By Heather Stith

May 18, 2020

The free  CV19 Lab Testing Dashboard powered by hc1 is a prime example of  hc1’s collaboration core value put into practice. I spoke with Val Spangler, hc1’s senior business intelligence consultant, about the team effort required to go from data feeds to a delivered dashboard in 3 weeks.

As COVID-19 spread across the United States in late February and early March, the hc1 team was thinking about ways we could help public health officials and healthcare organizations address this crisis. Our data engineers dived into the hc1 data lake to track the increasing volume of SARS-CoV-2 PCR (polymerase chain reaction) test results. With this de-identified test results data as the starting point, the project took off.

Service delivery managers and data analysts worked with our customers to gather panel names and other testing information to ensure that we were looking at the right results data and interpreting it correctly. Meanwhile, the business intelligence team tackled the task of how to present the data in a way that would be most valuable for our users. Val was tapped to build a prototype on March 13, the last day hc1 offices were open before we all started working from home. “That day, I had maybe a map and two summary metrics on a dashboard,” she said.

Soon after, all 5 members of the team were combining their different strengths to build the model, complete a technical design, and ensure good user experience. As the CV19 Lab Testing Dashboard evolved to include national, state, and county dashboards of COVID-19 test results data, the team grappled with how to meaningfully compare urban, suburban,  and rural counties with widely varying population totals. Contributing partner Looker was available to provide the needed geoanalytics expertise. “They introduced PUMA to us, which was fantastic,” Val said. A PUMA (Public Use Microdata Area) is a U.S. Census grouping of at least 100,000 people within a state for demographic purposes. 

PUMA Los Angeles drill down COVID19 Testing

Figure 1: CV19 Lab Testing Dashboard comparing 3 PUMAs within Los Angeles County, California.

To pull in and point to the needed reference data in our Snowflake data warehouse and figure out how to embed the dashboard on a site so users could access it, the business intelligence team turned to our software architects and learned some new skills in the process. They are now empowered to write their own Snowflake queries as they work on improvements for the next dashboard release.

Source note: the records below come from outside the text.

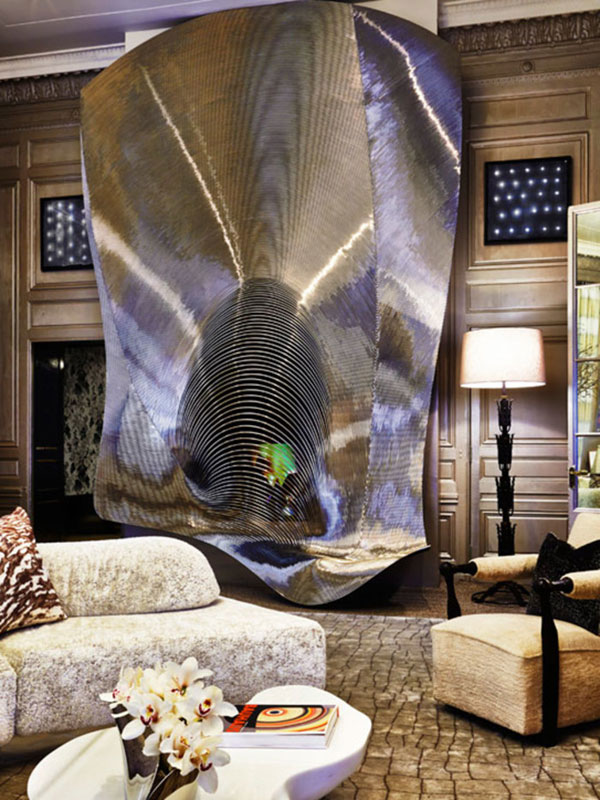 A floor-to-ceiling fireplace screen (above) that, to my eye, resembles a black hole. How are we supposed to throw another log on the fire if we are afraid of being sucked into an electromagnetic void?  Photo by Timothy Bell via Architectural Digest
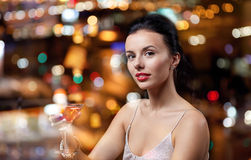 Glamorous woman with cocktail at night club or bar. People, party, nightlife, drink and holidays concept - glamorous woman with cocktail at night club or bar Royalty Free Stock Photos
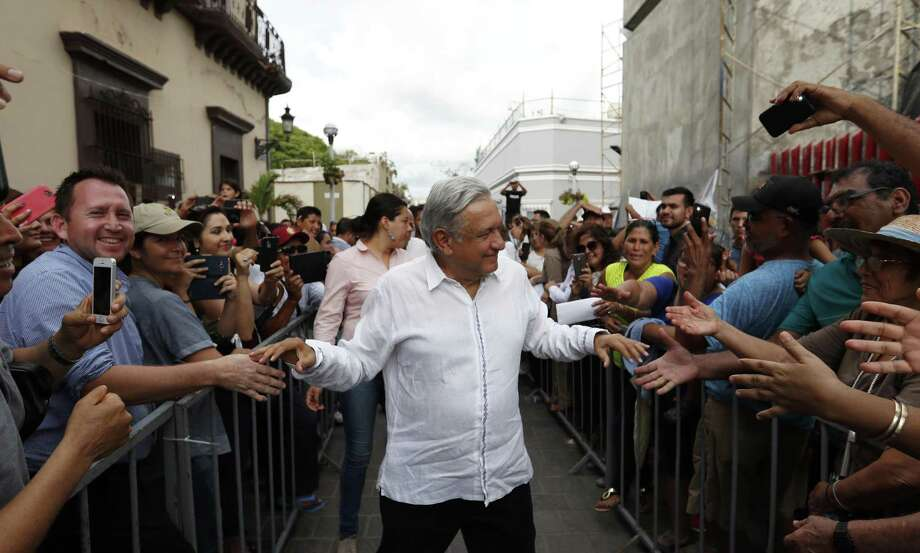 Andres Manuel Lopez Obrador, who took office as Mexico's new president Saturday, greets supporters Sept. 16 as he kicks off a nationwide tour after his election in Mazatlan, Mexico. His election marks an opportunity for Texas to export green-energy expertise to Mexico. Photo: Eduardo Verdugo /Associated Press / Copyright 2018 The Associated Press. All rights reserved.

As sales team members called their lab contacts to spread the word about signing up to access the dashboard and encourage them to join the CV19 Lab Testing coalition, the marketing team designed the cv19dashboard.org site with contributing partner Design on Tap and worked on a launch campaign. Support and the product team developed a user registration and approval process. 

Since the launch of the CV19 Lab Testing Dashboard on April 3, we’ve added Local Risk Index information and made a county-level version available to the general public as part of the  American Enterprise Institute’s COVID-19 Tracker site. We’re using what we’ve learned to integrate antibody test results data in an upcoming release.

Having so many teams involved in the initial project created challenges—name changes, fluctuating requirements, rebuilds, increased pressure for quick delivery—but facing those challenges made the dashboard better. The strong collaboration between teams within hc1 and with our trusted partners enabled us to achieve the goal of providing a useful resource for healthcare professionals to combat COVID-19. “I was shocked and amazed at how quickly we were able to get this going,” Val said. “Hurdles that everyone was able to knock down so quickly, man, that was amazing.”